There was a large knot in the wooden wall where it had been thus denuded, and to my fancy there was something peculiar about that knot, I could at first not say what it was. The more I looked at it, and the steadier, the more convinced I was, that either my eyes deceived me (and they were eyes that defied glass-ware) or there was something peculiar about that knot. I drew my companion’s attention towards it. He looked at it steadily. He too became convinced. The knot was slowly sinking into the wall; or was being drawn out!

It retreated—back—back—back! It finally disappeared from sight and left a great black hole behind it. This hole must have been nearly a half-a-foot in diameter.

Then through the hole stealthily appeared an arm. A long boney arm grasping a mallet!  The hand was raised and the mallet descended!

I leaped from the closet, crying “Murder!”

I was too late. The mallet descended upon the head of the sleeper. A dull heavy crash—“Oh!”

“Don’t be alarmed my good fellow—the head is wood!—Don’t you see this is no living person but merely the head of a decoy image!—Come! Assist me to discover the would be murderer!”

At this instant a face appeared at the knot hole. A laughing face. The face of a fiend. A foolish face. The face of Christoval the idiot!

Yes—the two murders were the work of an idiot. He who being trusted abroad would have been incapable of self-preservation,—who was unable to feed himself—and who passed his days braiding his hair and wagging his head; chained to a wall. So we found him in the next room; the great heavy chain bound around him and fastened to a staple. Yet this being so contemptible, had during his solitary confinement, managed to discover how easily the knot in the wall was removed—had obtained an instrument of destruction—and had brought about such fearful results.
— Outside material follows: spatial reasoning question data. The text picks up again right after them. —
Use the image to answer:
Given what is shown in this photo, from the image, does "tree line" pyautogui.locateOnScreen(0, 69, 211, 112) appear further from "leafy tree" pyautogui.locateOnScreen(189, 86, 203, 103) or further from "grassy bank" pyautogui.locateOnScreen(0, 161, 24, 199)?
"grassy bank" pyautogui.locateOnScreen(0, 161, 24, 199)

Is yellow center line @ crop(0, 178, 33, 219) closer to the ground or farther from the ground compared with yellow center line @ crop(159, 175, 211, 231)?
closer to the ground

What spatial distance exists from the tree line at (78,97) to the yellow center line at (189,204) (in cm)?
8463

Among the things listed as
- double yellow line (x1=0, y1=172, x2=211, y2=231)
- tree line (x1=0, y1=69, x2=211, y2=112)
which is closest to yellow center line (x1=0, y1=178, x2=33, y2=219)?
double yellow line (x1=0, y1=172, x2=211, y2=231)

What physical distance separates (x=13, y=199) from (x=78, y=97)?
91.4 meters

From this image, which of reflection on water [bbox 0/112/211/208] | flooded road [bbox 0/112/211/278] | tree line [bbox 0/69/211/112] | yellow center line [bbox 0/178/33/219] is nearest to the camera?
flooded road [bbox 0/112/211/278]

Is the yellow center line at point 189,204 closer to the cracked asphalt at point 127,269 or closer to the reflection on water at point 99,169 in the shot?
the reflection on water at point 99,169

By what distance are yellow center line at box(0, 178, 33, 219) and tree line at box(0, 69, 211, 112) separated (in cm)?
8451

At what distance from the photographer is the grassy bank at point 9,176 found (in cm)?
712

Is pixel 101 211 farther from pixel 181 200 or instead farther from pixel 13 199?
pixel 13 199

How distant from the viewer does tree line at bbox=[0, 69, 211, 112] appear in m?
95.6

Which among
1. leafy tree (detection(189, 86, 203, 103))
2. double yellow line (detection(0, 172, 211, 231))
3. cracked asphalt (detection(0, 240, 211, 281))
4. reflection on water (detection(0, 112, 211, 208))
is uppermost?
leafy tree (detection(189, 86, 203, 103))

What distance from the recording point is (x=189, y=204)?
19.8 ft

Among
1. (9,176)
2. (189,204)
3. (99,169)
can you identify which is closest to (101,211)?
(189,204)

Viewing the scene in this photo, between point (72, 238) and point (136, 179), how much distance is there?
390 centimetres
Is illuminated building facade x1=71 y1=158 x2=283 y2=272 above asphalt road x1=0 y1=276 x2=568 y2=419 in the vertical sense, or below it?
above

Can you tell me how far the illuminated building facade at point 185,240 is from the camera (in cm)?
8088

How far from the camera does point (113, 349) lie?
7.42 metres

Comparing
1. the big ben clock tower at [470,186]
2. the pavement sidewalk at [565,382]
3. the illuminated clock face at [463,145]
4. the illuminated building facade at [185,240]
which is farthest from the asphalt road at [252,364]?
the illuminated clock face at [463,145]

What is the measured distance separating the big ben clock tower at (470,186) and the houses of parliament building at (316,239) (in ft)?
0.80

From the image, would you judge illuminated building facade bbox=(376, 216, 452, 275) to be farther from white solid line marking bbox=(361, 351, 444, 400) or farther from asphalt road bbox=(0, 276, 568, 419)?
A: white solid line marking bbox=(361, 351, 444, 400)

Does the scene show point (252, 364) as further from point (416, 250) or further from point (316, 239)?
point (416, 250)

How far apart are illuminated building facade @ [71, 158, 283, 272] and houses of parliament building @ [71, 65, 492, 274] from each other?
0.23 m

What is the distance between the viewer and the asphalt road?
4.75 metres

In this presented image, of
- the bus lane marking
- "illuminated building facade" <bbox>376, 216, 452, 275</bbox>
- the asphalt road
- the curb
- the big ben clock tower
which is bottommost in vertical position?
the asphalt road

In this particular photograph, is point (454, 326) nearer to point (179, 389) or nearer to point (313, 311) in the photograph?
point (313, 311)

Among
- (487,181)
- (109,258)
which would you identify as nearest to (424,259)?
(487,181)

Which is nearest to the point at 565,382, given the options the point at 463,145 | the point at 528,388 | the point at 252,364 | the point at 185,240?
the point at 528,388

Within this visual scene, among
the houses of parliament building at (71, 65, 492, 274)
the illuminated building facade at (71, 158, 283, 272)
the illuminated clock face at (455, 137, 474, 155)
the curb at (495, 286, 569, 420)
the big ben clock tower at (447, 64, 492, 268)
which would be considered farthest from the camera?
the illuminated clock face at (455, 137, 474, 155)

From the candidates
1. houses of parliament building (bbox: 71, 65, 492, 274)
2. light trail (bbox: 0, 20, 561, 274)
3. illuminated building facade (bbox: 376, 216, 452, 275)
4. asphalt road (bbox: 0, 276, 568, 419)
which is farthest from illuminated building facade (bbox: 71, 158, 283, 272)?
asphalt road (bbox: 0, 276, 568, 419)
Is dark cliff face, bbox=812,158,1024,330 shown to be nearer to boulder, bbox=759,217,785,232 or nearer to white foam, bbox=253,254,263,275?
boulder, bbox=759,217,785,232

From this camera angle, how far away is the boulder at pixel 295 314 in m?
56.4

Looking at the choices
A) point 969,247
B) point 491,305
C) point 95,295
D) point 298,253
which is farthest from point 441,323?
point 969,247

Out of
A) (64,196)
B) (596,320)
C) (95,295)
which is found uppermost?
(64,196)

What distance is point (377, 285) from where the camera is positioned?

How mysteriously vouchsafed are those moments in the lives of the imbecile, when constructive reasoning becomes possible for them—and how fearfully, and for what purposes of astute deviltry are these moments often used.

Marco had committed a grave crime in his youth for which he had long ago repented—but which so troubled a tender conscience as to make him the man he was. A mob (the cruelest offspring of society) coming to sacrifice the father—murdered the son.  No. 1750 is his skull.